In the case of Azure, having data replicated to another region, does not mean that the VMs are necessarily available there (just the storage), they would need to be created from the underlying replicated storage (imported into Azure VMs).
Another important consideration is that replicating storage to another availability zone or region only really protects against storage subsystem failure. It does not protect against storage corruption, accidental deletion, or recent threats such as, ransomware encrypting the files within the storage. To that extent, it is definitely not creating a Disaster Recovery solution.
How about iland?
Back in the iland Secure Cloud, an SLA of 100% availability is offered for a single data center solution, with service credits being offered if that is not obtained. For customers wanting to implement a disaster recovery solution to protect against the other aspects mentioned above, iland offers cloud-to-cloud DRaaS using Zerto between any of our data centers, depending on customer requirement. As with our on-premises to cloud DRaaS solution, this only involves paying for storage and inter-DC bandwidth most of the time, and then only paying for CPU/RAM when invoking DR for testing or real scenarios.

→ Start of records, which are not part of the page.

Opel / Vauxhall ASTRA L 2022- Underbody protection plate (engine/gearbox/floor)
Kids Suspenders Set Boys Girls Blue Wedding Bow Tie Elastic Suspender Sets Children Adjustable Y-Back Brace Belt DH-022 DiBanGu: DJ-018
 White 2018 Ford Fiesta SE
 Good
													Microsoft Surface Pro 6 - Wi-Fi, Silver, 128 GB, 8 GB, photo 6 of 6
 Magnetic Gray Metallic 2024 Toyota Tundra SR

When considering a true DRaaS solution it is important to understand what RPOs and RTOs are required. That is, how much data can be lost due to an outage or corruption, and how quickly you need to get things running again. With the iland DRaaS solution, RPOs of minutes or even seconds are easily achievable, while the RTO is how long it takes to boot up the VMs. Another benefit of the Zerto-powered DRaaS solution is that it is a continuous replication solution with a journal supporting up to 30 days, this means that you can literally wind back to just before things went wrong — especially useful for ransomware attacks.

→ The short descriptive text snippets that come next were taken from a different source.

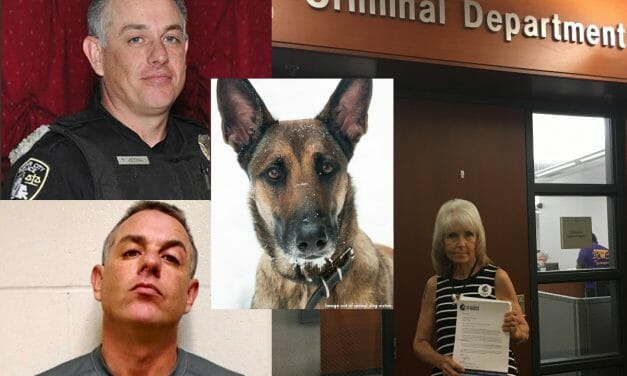 Officer Out on Bail for 40 Counts of Dog Sex Abuse Now Arrested for Child Pornography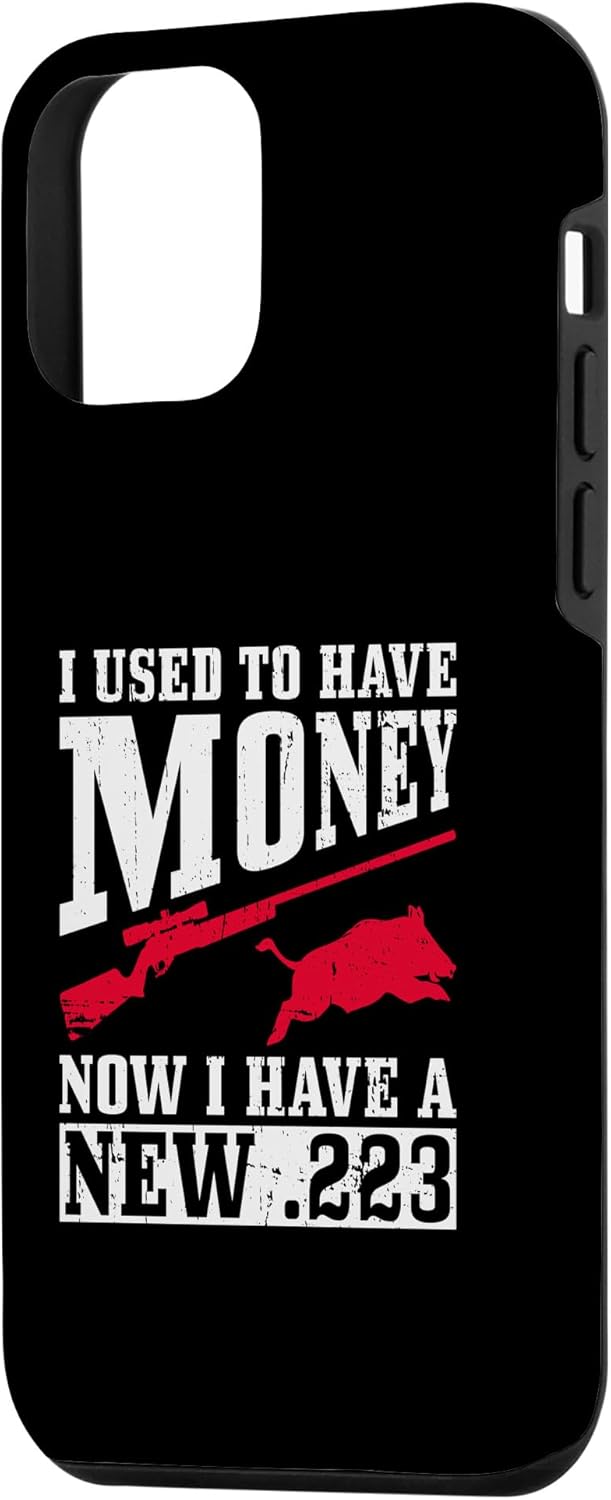 iPhone 12 mini Boar Hunting Design For Pig Hunting Case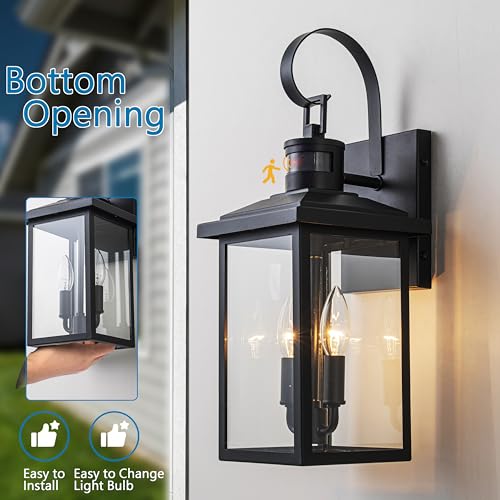 18" Large Motion Sensor Outdoor Porch Lights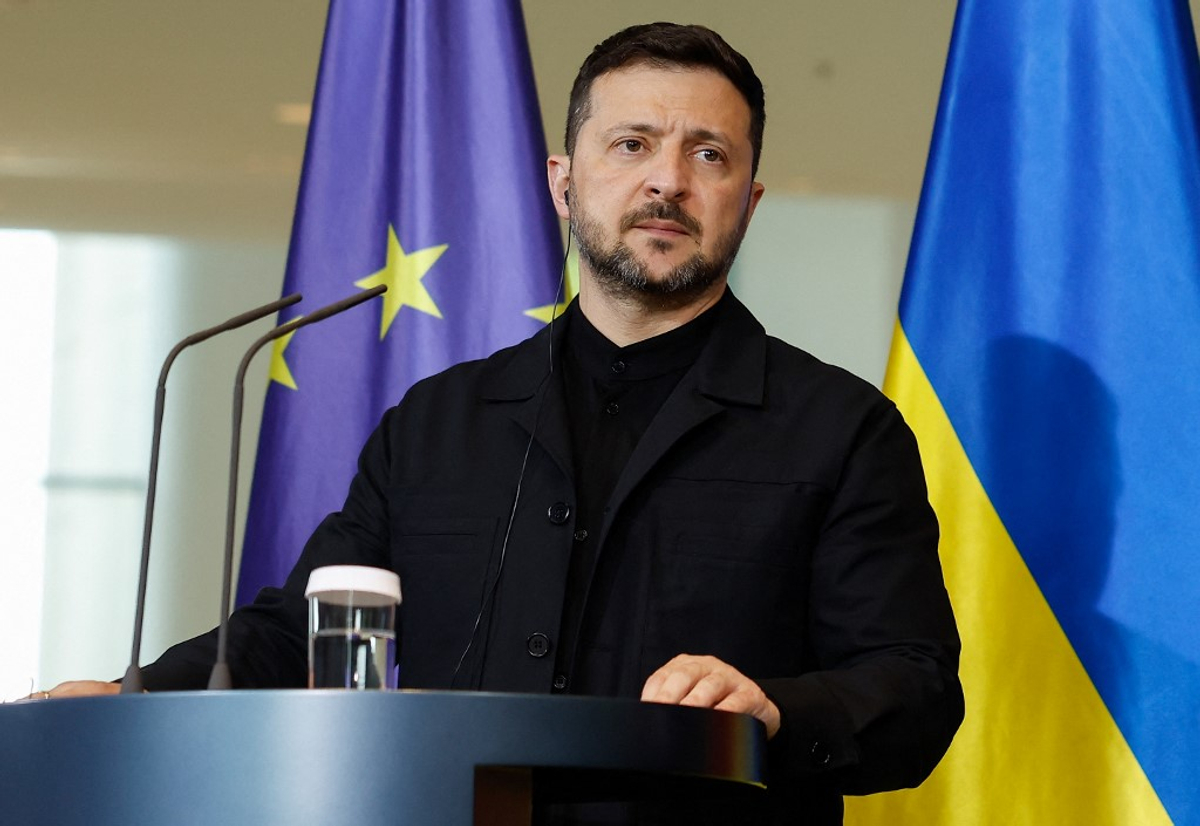 Zelensky confirma que a delegação ucraniana participará de negociações de paz em Istambul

Another striking benefit of the iland DRaaS solution is the ability to carry out self-service testing whenever required, while the replication carries on in the background. There is no need to call support to enable the replicated storage (as in the Azure example above). Everything is available to the authenticated/authorized user through the iland Secure Cloud Console.
From a compliance and auditing perspective, the iland console gives you the ability to generate and access documentation to show what has been protected and how long the failover took. We also have an in-house compliance team that is available to answer any questions you might have.
In summary, as customers think about migrating their traditional virtualized services to the public, they need to consider the topics discussed above, and whether they need to rearchitect their applications to accommodate the nuances of AWS and Azure. They also have the opiton to use a VMware-powered public cloud provider such as iland, and enjoy the same capabilities they've been using on-premises, with the added prospect of cloud-to-cloud DRaaS for additional protection against data loss or corruption.